You find obvious examples of this kind of thing in churches, too, where the 'official line' is so tightly controlled that various groups have either rebelled or gone underground. These groups then instigate all kinds of subversive and creative activities  -  unofficial Friends groups, Bible studies in pubs, liaison with local tourism groups, slightly wacky prayer groups, teas for the elderly that clash with important meetings. Vicars  (who are not managers but sometimes need or are forced unwillingly to behave like managers) fall broadly into two camps - those who feel threatened by such behaviour and those who recognise in such behaviours creative potential and so learn to work with eruptions of the shadow in church life. That's not to say that such things don't sometimes need to be controlled or stopped when they undermine the central values of a faith community. 



The message of the book is don't fear such things, don't bury your head in the sand and deny them but learn to be fascinated -  observe and take sound judgements about the shadow side of your community.

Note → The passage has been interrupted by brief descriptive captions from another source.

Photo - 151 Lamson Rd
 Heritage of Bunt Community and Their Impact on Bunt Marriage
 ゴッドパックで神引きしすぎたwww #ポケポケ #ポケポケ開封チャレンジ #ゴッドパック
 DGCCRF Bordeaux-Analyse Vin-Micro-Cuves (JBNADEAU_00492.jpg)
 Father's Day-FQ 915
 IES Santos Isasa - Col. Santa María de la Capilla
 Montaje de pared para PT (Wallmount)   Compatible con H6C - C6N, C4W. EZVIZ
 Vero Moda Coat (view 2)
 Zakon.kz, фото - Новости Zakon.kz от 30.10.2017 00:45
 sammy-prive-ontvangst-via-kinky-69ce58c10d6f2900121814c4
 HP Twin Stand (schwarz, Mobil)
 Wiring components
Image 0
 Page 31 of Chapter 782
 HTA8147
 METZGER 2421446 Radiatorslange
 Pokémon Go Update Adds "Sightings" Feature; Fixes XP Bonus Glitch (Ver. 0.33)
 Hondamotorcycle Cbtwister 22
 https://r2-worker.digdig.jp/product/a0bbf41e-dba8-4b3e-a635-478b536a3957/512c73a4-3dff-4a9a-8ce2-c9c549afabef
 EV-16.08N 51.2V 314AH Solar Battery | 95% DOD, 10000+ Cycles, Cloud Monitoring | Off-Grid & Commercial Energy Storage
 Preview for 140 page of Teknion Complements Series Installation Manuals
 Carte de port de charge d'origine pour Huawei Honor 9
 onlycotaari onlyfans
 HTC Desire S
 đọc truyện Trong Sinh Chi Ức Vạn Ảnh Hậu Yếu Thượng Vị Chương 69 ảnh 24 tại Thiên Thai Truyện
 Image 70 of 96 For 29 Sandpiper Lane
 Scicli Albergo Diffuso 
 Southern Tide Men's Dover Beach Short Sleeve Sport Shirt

Root around behind the scenes and learn what the unwelcome behaviours of your church community are telling you. Without such knowledge, true wisdom about what is needed to grow and sustain the mission of your organisation or your church will not emerge. What will emerge are superficial and ultimately damaging activities and relationships that have in them the seeds of their own undermining. The aim is to know and acknowledge the hidden parts of a community's life so that they can be named, pruned and brought into the service of the whole. The book is full of practical examples drawn from the world management but illuminating for more organic organisations too.